How integration tests or InSpec are helping us?

  1. We had a highly experimental environment - sandbox. It was used during the very early stage of infrastructure development, where things were checked manually. We don't need it anymore, we just write integration tests and run them in Test-Kitchen. It saved us some money because we no longer need additional AWS instances.
  2. InSpec is a little bit faster than Serverspec. During development, when changes to test suite are made. Serverspec has to re-upload the code to run it on an instance. InSpec handles it much faster. This saves us 15-30 seconds on each test suite. With over 20 suites in our main repo, it helps a lot.
  3. It helped us nail multiple smaller and bigger bugs, most notably:
    • We were loosing HTTP2 at some stage across our HTTP stack serving Kibana, Ubuntu 14.04 had outdated OpenSSL. We didn't know about it until integration tests were introduced.
    • Multiple cookbooks were overwriting the same sysctl value. We've had different sysctl settings for different services. When two or more wrapper cookbooks were put on the same node it came to our attention that cookbooks were interfering with each other.
  4. It helps to mix wrapper cookbooks. Sometime in the past, we've had a rule: never mix services on single node. Interactions with operating system were sometimes complex.

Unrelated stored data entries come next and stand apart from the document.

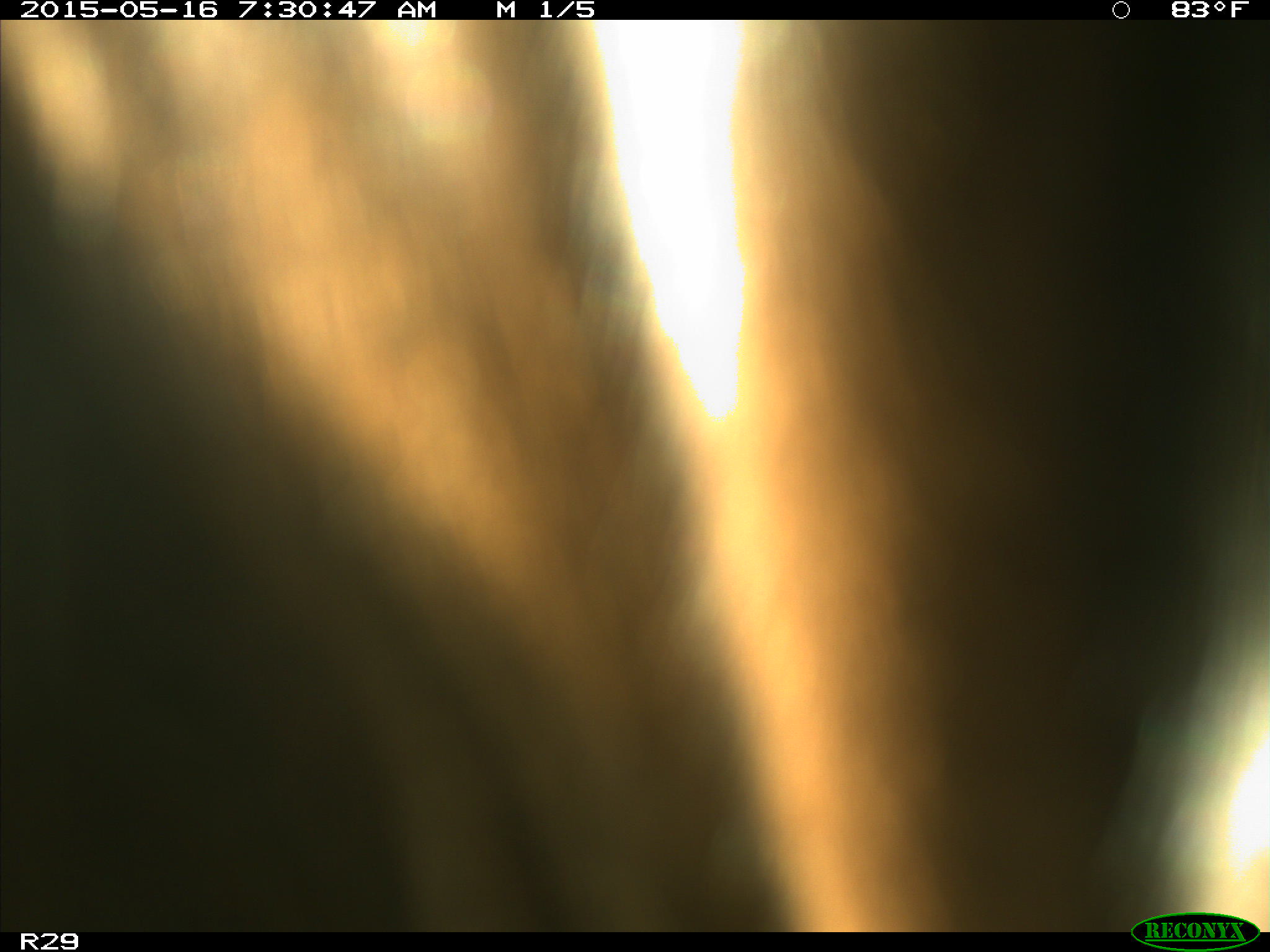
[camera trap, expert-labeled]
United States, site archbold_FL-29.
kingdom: Animalia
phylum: Chordata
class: Mammalia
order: Artiodactyla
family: Bovidae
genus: Bos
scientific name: Bos taurus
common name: domestic cow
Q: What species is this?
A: Bos taurus (domestic cow).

However on the early stage of the project it's a resource waste to have one/two (replicated) instances for each service. Integration tests help with this, a lot.
  5. We're gradually preparing for new Ubuntu LTS. With each bigger change we're running tests against newer Ubuntu and we're fixing code which wasn't universal enough.

That's all. I know I've just scratched the surface of integration testing. I hope, if you didn't do integration testing, you'll at least reconsider introducing them into your workflow.